Bir kere, merkez bankasında hiç bir zaman 129 milyar dolar satılabilir rezerv para birikemedi. Rezerv olarak ifade edilen paralar merkez bankasında duruyor. Merkez bankası bilançosu ile rezervleri ilişkilendirmek suretiyle negatif rezerv çıkarmak tamamen ABESLE İŞTİGAL. Zira, rezervlerin yüzde doksanı emanet paralar. Merkez bankası emanet paraları kullanamaz. Hükümet de kullanamaz. Rezerv olarak söylenen paraların büyük çoğunluğunun sahibi, mevduat sahibi halk.

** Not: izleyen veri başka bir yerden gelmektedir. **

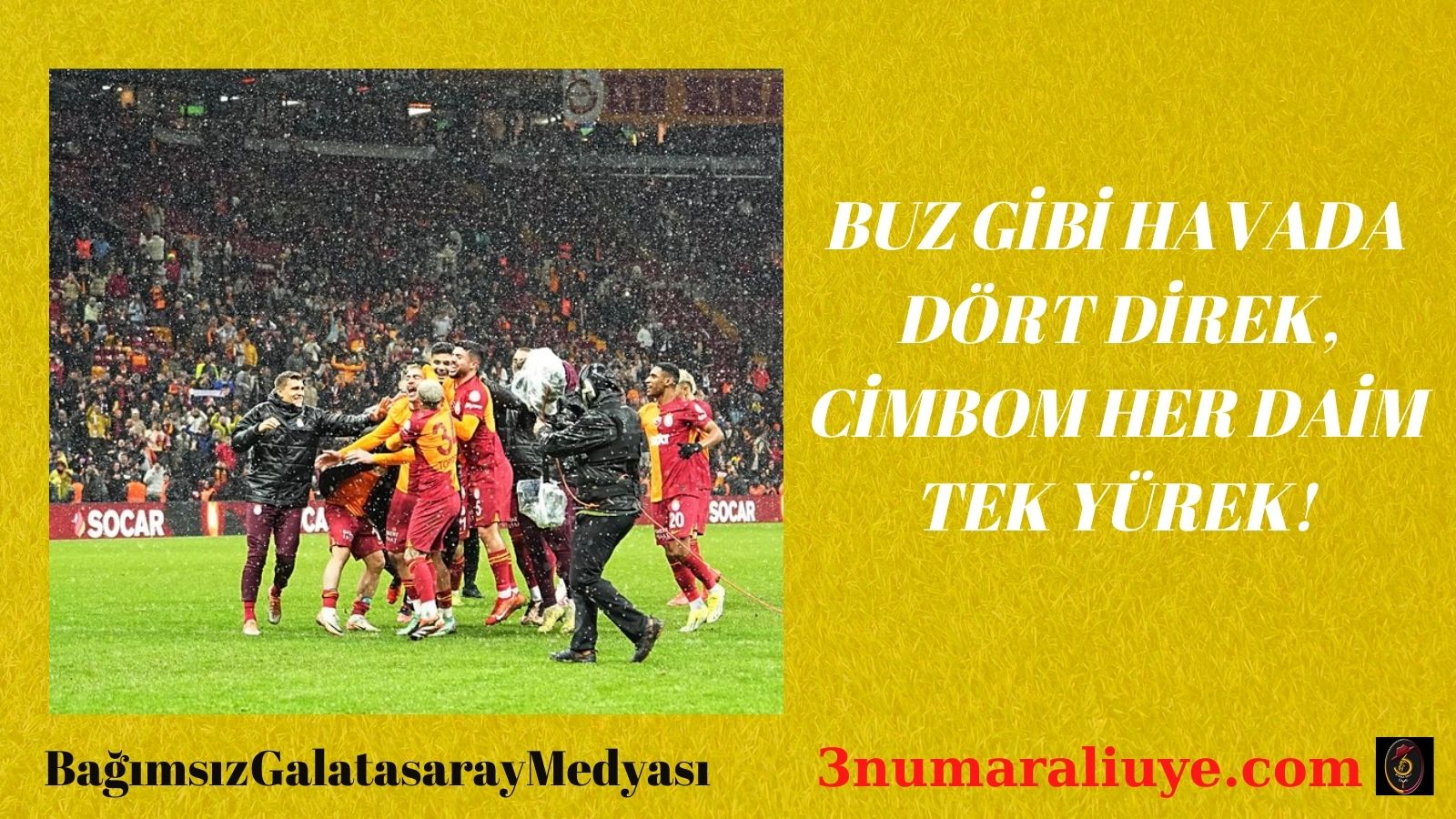 BUZ GİBİ HAVADA DÖRT DİREK, CİMBOM HER DAİM TEK YÜREK!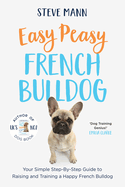 Easy Peasy French Bulldog: Your Simple Step-By-Step Guide to Raising and Training a Happy French Bulldog (French Bulldog Training and Much More)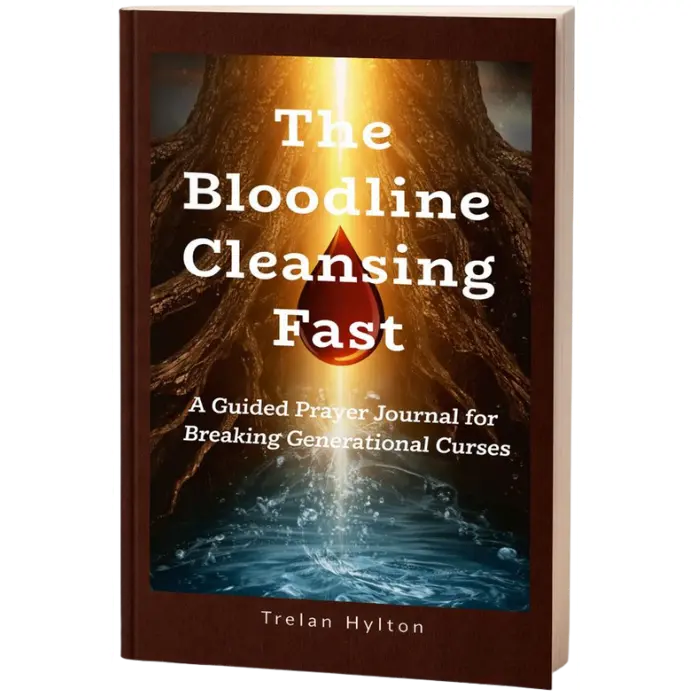 Trelan Hylton The Bloodline Cleansing Fast Journal for Breaking Generational Curses Guided Prayer and Fasting for Financial Freedom and Healing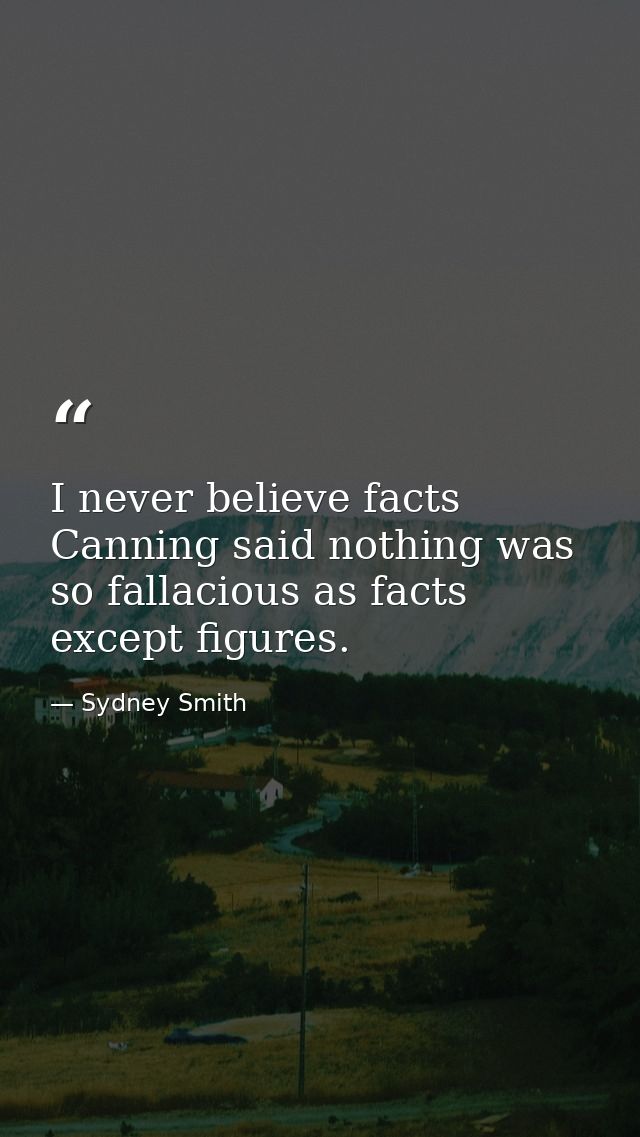 I never believe facts  Canning said nothing was so fallacious as facts  except figures. — Sydney Smith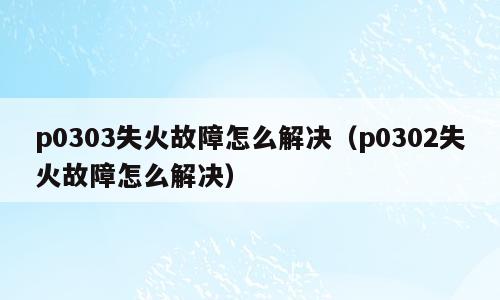 p0303失火故障怎么解决（p0302失火故障怎么解决）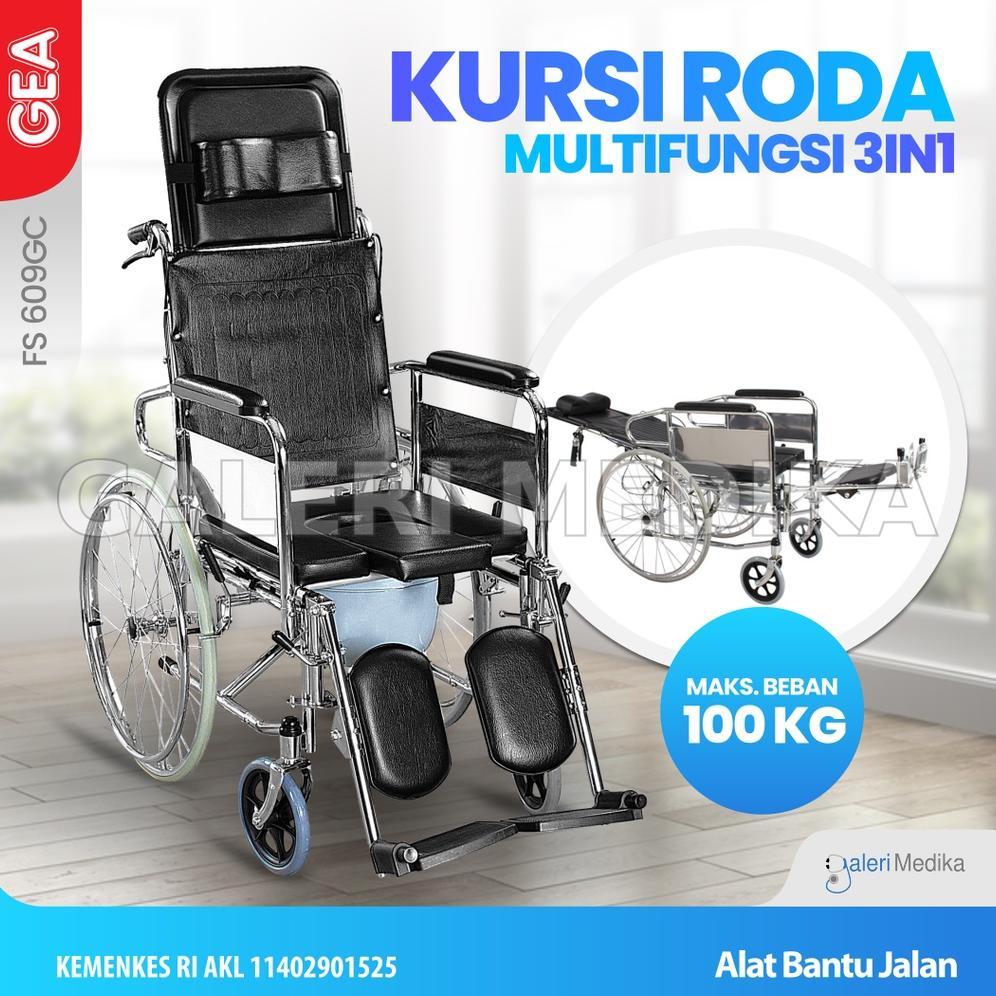 Kursi Roda GEA 3 in 1 FS 609GC / FS609GC / Kursi Roda Multifungsi Bisa BAB, Rebahan, Duduk Santai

Neden spekülasyon yapılıyor. Yapılma nedeni, bankanın iç piyasa swaplarından kaynaklanıyor. İç piyasa swap yoluyla bankalardan dolar borçlanan ve karşılığında TL verilen işlemleri, dolar cinsinden hesap etmek suretiyle böyle negatif bir sonuç çıkarmak mümkün. Ancak, swaplar karşılığında merkez bankasının iç piyasadaki bankalara TL verdiği unutuluyor. Vadesi geldiğinide alacak-borç takası yapılacak ve negatiflik ortadan kalkacak. Muhalefetin tamamı bu durumu göz ardı ediyor.
Neden böyle bir sonuç yaratıldı sorusuna cevap aşağıya çıkarılmıştır.

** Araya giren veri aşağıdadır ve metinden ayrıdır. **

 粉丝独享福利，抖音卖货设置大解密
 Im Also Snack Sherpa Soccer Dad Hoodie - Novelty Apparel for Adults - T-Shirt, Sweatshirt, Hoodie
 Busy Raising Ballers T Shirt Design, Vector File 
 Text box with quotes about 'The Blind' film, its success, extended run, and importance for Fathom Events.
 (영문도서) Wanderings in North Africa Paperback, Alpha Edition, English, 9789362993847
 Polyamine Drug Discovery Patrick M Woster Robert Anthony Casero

Merkez bankası iç piyasadan bankalar ile swap yaparken, bankalara emanet TL veriyor, karşılığında dolar borçlanıyor. Vade sonunda dolar kuru üzerinden alacak ve borç mahsup ediliyor. Kur yükselirse, dolar alacaklı olan kazanıyor. Kur düşer ise dolar borç veren zarar ediyor. Merkez Bankası kuru düşürmek istediği zaman, başkanı görevden aldılar. Nedeni de bu idi. Zira, önceki dönemde swap yoluyla para kazanan bankalar, kur düşmesi karşısında zararı görünce isyan ettiler. Olan başkana oldu.
Sistemin işleyişini neden merkez bankası fark etmedi sorusu beni hep rahatsız etmiştir. Zira, merkez bankası iç piyasadan borç aldığı ve karşılığında TL verdiği doları iç piyasada sattı. Elinde TL olan banka, satılan doları satın aldı ve tekrar merkez bankasına swap yoluyla borç verdi. Aynı birim dolar iki kere kullanıldı. O hale geldi ki, aynı birim dolar yüzlerce kez kullanılır oldu. Ortaya anormal bir rakam çıktı.
Bu durumda, bankaların haksız kazanç elde ettiği anlaşılıyor. Siyasilerin neden aynı birim doları tekrar tekrar borç aldın sorusunu sormak yerine, para kayboldu propagandası yapması son derece anlamsız. Fakat, halk nezdinde ve dünyada Türkiyeyi güvensiz ülke konumuna getirmeye yetiyor.